■ **Picture-based spatial questions**
— Start —

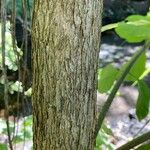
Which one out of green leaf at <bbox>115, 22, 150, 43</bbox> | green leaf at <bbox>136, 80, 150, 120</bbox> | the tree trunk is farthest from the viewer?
green leaf at <bbox>136, 80, 150, 120</bbox>

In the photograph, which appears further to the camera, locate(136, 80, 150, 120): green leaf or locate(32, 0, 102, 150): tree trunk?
locate(136, 80, 150, 120): green leaf

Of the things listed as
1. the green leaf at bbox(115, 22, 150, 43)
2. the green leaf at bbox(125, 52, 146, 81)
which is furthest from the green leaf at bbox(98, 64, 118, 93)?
the green leaf at bbox(115, 22, 150, 43)

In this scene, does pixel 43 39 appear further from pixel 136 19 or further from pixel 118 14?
pixel 118 14

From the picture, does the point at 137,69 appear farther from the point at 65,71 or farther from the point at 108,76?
the point at 65,71

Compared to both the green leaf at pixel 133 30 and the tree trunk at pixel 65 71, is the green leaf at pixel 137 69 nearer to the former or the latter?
the green leaf at pixel 133 30

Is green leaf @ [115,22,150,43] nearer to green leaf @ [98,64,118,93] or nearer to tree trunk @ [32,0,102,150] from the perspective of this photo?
tree trunk @ [32,0,102,150]

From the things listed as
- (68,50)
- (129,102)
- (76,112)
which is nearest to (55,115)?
(76,112)

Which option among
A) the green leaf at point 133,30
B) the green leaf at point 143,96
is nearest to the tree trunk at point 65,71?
the green leaf at point 133,30
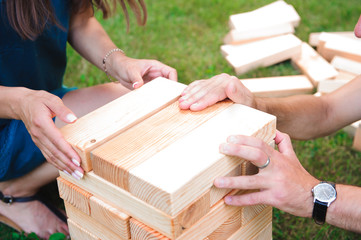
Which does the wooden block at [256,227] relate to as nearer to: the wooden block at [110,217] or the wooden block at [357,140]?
the wooden block at [110,217]

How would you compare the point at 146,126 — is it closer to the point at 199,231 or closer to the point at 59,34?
the point at 199,231

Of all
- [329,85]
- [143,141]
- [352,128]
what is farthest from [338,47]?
[143,141]

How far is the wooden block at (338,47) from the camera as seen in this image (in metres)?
3.34

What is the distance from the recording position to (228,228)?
1424mm

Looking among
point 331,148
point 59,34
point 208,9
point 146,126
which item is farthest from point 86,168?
point 208,9

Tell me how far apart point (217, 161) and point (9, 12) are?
45.0 inches

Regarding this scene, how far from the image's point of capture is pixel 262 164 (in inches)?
50.7

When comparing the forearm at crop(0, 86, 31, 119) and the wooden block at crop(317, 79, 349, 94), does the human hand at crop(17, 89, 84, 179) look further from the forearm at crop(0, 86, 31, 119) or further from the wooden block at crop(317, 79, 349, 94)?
the wooden block at crop(317, 79, 349, 94)

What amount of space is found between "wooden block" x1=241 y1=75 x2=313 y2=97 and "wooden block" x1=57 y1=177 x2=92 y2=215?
1.88 m

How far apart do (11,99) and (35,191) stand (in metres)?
0.76

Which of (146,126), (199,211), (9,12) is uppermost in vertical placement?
(9,12)

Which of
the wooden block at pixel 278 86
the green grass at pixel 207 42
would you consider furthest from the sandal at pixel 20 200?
the wooden block at pixel 278 86

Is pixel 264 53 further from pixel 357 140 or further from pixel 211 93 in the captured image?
pixel 211 93

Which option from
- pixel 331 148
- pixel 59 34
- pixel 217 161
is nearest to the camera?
pixel 217 161
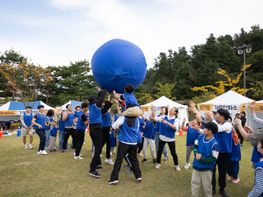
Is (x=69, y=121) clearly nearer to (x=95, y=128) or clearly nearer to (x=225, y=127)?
(x=95, y=128)

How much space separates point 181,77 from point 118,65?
34.9 m

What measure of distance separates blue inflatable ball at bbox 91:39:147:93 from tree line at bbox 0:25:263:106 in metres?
22.9

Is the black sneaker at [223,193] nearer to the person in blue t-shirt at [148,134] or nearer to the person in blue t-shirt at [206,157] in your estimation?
the person in blue t-shirt at [206,157]

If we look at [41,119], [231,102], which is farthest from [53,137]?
[231,102]

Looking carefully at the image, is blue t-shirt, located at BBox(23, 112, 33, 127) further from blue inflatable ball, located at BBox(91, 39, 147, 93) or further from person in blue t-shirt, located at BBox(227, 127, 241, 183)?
person in blue t-shirt, located at BBox(227, 127, 241, 183)

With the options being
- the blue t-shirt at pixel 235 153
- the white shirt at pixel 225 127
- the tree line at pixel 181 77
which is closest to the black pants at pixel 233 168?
the blue t-shirt at pixel 235 153

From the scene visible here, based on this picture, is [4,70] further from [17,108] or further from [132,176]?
[132,176]

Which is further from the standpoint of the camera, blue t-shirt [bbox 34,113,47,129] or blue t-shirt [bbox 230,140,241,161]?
blue t-shirt [bbox 34,113,47,129]

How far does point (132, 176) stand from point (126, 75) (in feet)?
8.17

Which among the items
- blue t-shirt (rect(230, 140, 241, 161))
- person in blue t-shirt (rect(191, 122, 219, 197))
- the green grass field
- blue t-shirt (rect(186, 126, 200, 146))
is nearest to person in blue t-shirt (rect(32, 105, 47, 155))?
the green grass field

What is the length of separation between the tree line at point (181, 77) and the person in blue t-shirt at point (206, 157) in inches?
926

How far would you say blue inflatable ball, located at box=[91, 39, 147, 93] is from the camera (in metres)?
4.71

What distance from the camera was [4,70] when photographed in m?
29.4

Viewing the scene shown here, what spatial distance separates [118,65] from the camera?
4.68 metres
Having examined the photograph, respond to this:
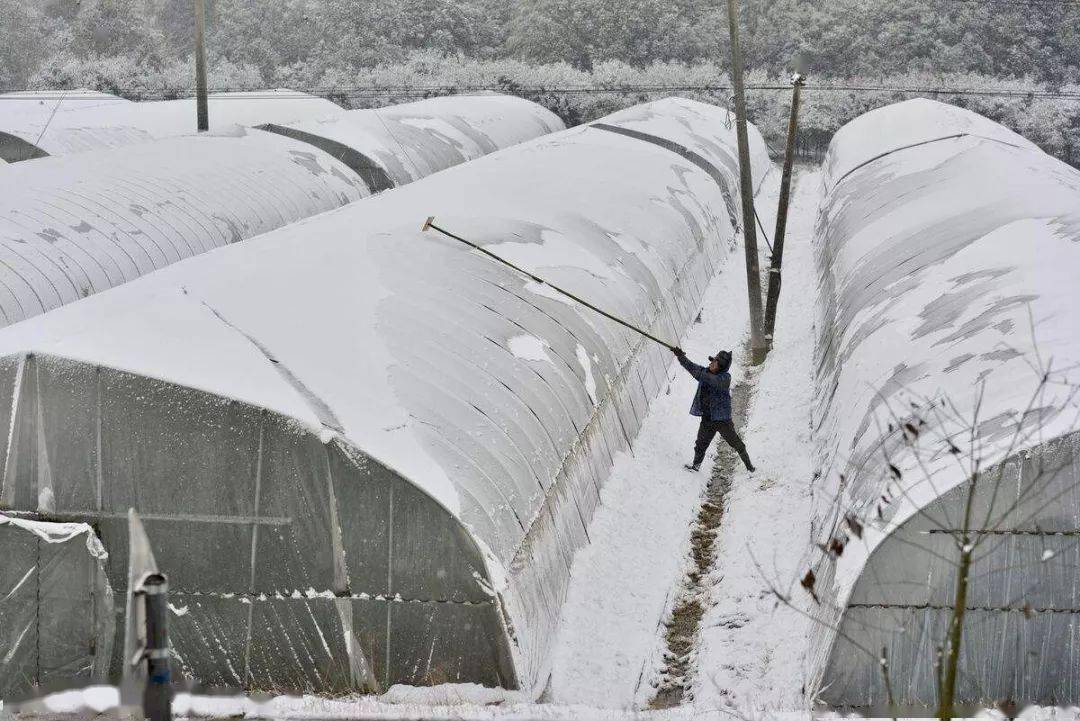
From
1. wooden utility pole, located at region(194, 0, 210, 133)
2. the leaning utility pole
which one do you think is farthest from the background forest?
the leaning utility pole

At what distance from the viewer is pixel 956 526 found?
7.91 metres

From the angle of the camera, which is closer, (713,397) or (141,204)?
(713,397)

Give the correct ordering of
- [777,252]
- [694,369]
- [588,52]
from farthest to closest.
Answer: [588,52] → [777,252] → [694,369]

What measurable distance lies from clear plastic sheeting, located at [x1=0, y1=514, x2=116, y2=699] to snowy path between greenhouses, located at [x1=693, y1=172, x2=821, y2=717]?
15.2 ft

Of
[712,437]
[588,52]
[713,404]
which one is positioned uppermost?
[588,52]

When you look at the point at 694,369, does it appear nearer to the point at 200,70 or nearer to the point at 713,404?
the point at 713,404

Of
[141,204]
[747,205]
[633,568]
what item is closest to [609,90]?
[747,205]

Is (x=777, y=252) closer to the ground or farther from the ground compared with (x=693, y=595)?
farther from the ground

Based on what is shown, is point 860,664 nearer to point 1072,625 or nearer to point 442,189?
point 1072,625

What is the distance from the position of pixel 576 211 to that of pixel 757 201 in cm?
1618

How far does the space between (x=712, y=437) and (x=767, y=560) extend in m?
2.17

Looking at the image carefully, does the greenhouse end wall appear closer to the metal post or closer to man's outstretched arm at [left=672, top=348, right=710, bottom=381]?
the metal post

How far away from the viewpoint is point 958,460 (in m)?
6.84

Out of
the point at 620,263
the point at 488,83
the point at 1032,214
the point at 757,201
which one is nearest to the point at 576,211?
the point at 620,263
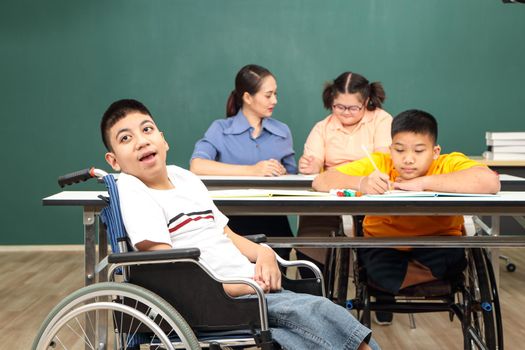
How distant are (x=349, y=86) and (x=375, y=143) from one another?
0.95 ft

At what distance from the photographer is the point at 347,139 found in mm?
3980

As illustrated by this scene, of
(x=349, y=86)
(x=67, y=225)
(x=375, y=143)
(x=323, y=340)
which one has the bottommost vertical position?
(x=67, y=225)

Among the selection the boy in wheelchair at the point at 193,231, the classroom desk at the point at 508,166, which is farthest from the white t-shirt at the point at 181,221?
the classroom desk at the point at 508,166

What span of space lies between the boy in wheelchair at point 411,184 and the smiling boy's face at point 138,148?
81cm

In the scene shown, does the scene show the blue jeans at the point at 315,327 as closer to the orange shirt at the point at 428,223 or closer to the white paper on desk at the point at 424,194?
the white paper on desk at the point at 424,194

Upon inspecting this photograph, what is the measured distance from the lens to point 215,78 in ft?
18.6

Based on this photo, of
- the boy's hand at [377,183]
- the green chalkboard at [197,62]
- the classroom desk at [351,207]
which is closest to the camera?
the classroom desk at [351,207]

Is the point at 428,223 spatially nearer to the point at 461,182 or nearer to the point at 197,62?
the point at 461,182

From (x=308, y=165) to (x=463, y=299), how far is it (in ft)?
4.83

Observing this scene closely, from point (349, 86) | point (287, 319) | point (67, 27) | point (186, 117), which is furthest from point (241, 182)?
point (67, 27)

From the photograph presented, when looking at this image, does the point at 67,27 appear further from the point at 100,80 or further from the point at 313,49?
the point at 313,49

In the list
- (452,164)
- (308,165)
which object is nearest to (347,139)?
(308,165)

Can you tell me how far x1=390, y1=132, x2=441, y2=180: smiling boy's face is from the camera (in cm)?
277

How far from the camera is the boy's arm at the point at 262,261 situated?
2.08m
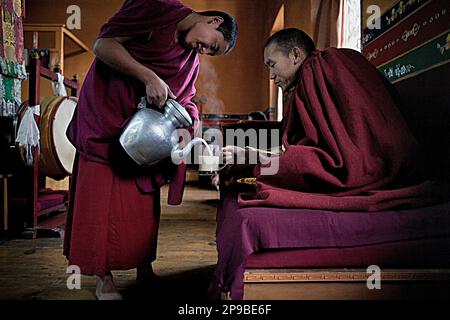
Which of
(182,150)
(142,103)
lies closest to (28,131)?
(142,103)

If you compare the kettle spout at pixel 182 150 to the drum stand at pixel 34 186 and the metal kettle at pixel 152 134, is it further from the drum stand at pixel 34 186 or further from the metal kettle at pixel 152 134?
the drum stand at pixel 34 186

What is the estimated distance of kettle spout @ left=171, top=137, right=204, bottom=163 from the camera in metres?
1.46

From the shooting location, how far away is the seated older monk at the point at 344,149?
1175mm

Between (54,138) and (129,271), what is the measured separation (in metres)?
1.49

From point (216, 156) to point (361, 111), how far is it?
52 cm

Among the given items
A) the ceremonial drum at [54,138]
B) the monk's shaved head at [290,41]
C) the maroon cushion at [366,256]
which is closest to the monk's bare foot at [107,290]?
the maroon cushion at [366,256]

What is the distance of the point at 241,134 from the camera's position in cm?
321

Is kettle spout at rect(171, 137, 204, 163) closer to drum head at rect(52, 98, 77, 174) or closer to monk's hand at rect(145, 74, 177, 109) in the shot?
monk's hand at rect(145, 74, 177, 109)

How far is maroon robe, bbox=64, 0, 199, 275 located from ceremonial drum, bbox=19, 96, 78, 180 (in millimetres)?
1589

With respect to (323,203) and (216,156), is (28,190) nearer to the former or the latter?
(216,156)

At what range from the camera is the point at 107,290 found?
5.15 feet

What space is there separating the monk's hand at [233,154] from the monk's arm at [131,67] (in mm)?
280

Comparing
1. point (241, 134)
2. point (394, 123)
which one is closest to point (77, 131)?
point (394, 123)

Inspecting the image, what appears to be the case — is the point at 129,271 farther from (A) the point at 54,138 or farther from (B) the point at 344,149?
(A) the point at 54,138
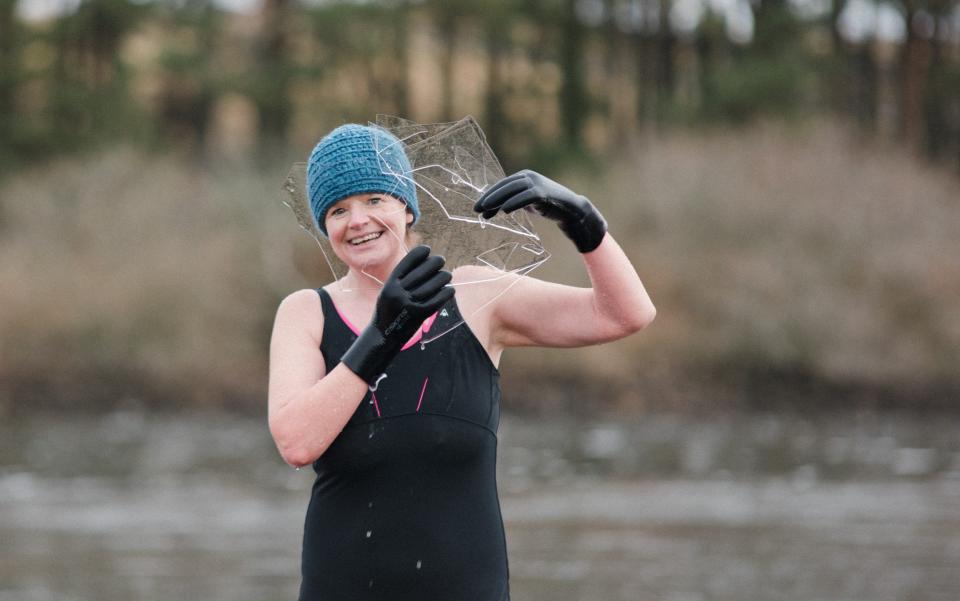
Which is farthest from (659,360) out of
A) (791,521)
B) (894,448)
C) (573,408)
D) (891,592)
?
(891,592)

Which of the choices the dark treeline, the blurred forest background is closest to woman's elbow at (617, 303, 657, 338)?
the blurred forest background

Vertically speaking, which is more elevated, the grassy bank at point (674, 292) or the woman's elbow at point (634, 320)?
the grassy bank at point (674, 292)

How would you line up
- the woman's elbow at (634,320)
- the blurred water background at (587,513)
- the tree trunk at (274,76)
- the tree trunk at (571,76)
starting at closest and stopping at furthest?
the woman's elbow at (634,320)
the blurred water background at (587,513)
the tree trunk at (274,76)
the tree trunk at (571,76)

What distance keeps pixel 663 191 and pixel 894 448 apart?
9.57 metres

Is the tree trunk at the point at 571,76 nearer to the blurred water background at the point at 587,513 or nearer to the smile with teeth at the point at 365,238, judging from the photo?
the blurred water background at the point at 587,513

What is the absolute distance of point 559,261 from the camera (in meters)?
26.6

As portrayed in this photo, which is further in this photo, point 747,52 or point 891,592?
point 747,52

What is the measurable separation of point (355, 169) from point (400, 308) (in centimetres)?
35

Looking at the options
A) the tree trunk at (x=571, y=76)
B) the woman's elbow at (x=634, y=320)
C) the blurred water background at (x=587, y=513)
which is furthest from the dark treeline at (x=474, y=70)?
the woman's elbow at (x=634, y=320)

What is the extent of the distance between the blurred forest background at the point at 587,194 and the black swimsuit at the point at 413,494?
885 inches

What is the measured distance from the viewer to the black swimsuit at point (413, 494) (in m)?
2.85

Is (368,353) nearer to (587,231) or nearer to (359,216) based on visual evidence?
(359,216)

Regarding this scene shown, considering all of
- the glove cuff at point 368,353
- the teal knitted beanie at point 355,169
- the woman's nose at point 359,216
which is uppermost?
the teal knitted beanie at point 355,169

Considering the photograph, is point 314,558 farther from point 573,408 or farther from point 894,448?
point 573,408
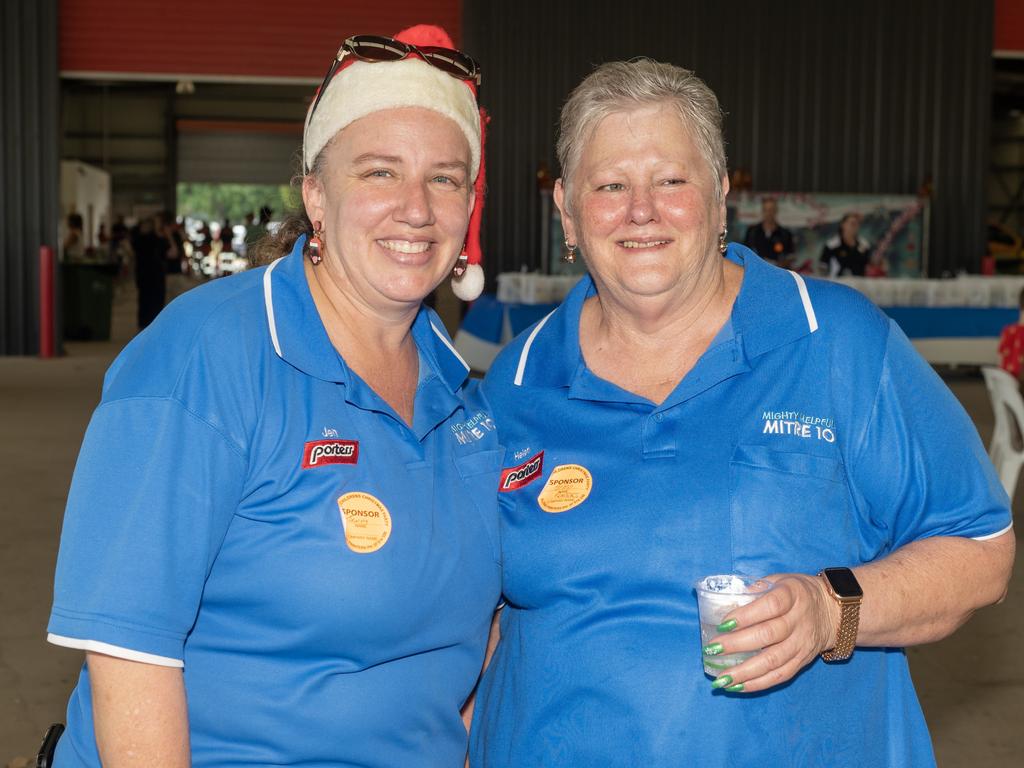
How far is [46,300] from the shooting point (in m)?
13.2

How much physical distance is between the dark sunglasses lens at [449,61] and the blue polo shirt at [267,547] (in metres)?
0.43

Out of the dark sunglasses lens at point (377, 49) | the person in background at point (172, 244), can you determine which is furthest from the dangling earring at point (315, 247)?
the person in background at point (172, 244)

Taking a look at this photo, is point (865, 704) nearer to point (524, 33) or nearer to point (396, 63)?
point (396, 63)

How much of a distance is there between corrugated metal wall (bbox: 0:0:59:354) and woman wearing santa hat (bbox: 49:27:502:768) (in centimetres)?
1246

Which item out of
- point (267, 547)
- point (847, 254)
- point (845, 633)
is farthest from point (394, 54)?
point (847, 254)

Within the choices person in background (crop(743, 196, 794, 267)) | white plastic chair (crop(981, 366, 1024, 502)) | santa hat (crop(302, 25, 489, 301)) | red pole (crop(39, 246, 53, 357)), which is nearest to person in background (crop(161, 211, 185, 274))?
red pole (crop(39, 246, 53, 357))

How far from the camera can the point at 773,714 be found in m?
1.70

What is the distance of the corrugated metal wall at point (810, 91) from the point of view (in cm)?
1421

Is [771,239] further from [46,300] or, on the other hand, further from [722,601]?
[722,601]

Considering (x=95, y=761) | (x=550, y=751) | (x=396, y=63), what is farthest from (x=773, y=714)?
(x=396, y=63)

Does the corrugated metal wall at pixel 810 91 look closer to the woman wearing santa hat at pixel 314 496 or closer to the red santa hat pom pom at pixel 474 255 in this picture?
the red santa hat pom pom at pixel 474 255

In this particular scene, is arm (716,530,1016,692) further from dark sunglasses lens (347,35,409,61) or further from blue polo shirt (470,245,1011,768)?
dark sunglasses lens (347,35,409,61)

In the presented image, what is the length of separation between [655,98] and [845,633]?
0.90 meters

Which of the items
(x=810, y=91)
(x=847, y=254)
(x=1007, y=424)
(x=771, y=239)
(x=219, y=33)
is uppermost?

— End —

■ **TASK GOAL**
Output the line holding "How far from the camera can", then every later line through the end of the records above, exactly as given and nothing else.

■ **SOLVED PROBLEM**
How far from the camera can the point at 773,714 be found in m?
1.70

What is the distance of the corrugated metal wall at point (810, 91) from the point of view (in cm)?
1421

Is [771,239] further from [46,300] or, on the other hand, further from [722,601]?
[722,601]

Considering (x=95, y=761) | (x=550, y=751) | (x=396, y=63), what is farthest from (x=773, y=714)?
(x=396, y=63)

Does the corrugated metal wall at pixel 810 91 look closer to the woman wearing santa hat at pixel 314 496 or closer to the red santa hat pom pom at pixel 474 255 in this picture?
the red santa hat pom pom at pixel 474 255

In this particular scene, is arm (716,530,1016,692) further from dark sunglasses lens (347,35,409,61) or further from blue polo shirt (470,245,1011,768)?
dark sunglasses lens (347,35,409,61)

In the presented image, what is the length of separation between [655,98] and [845,633]?
0.90 meters

Which of the items
(x=810, y=91)
(x=847, y=254)
(x=1007, y=424)
(x=771, y=239)
(x=219, y=33)
is uppermost?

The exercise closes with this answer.